## Problem
Beginning with the first line of the data below, set down each line exactly through the line that contains "Vintage Aged and".

## Web page caption snippets

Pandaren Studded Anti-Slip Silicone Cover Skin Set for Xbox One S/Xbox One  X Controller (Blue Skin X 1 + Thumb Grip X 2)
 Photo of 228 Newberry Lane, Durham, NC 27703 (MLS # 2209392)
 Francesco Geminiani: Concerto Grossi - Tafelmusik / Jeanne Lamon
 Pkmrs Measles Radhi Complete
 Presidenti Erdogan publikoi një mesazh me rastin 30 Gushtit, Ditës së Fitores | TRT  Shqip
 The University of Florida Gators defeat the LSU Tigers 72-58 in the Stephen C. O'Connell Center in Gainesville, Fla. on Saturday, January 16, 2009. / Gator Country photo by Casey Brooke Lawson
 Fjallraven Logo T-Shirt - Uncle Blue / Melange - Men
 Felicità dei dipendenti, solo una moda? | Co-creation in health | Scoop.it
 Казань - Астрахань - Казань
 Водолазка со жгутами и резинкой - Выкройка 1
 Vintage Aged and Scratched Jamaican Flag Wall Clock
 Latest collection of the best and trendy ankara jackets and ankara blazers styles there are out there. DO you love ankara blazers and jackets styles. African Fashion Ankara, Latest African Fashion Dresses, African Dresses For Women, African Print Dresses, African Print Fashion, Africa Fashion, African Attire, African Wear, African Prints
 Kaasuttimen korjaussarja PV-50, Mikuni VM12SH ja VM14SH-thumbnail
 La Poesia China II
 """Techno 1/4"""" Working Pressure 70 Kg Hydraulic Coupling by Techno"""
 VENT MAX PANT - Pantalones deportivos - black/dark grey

## Response to this task
Pandaren Studded Anti-Slip Silicone Cover Skin Set for Xbox One S/Xbox One  X Controller (Blue Skin X 1 + Thumb Grip X 2)
 Photo of 228 Newberry Lane, Durham, NC 27703 (MLS # 2209392)
 Francesco Geminiani: Concerto Grossi - Tafelmusik / Jeanne Lamon
 Pkmrs Measles Radhi Complete
 Presidenti Erdogan publikoi një mesazh me rastin 30 Gushtit, Ditës së Fitores | TRT  Shqip
 The University of Florida Gators defeat the LSU Tigers 72-58 in the Stephen C. O'Connell Center in Gainesville, Fla. on Saturday, January 16, 2009. / Gator Country photo by Casey Brooke Lawson
 Fjallraven Logo T-Shirt - Uncle Blue / Melange - Men
 Felicità dei dipendenti, solo una moda? | Co-creation in health | Scoop.it
 Казань - Астрахань - Казань
 Водолазка со жгутами и резинкой - Выкройка 1
 Vintage Aged and Scratched Jamaican Flag Wall Clock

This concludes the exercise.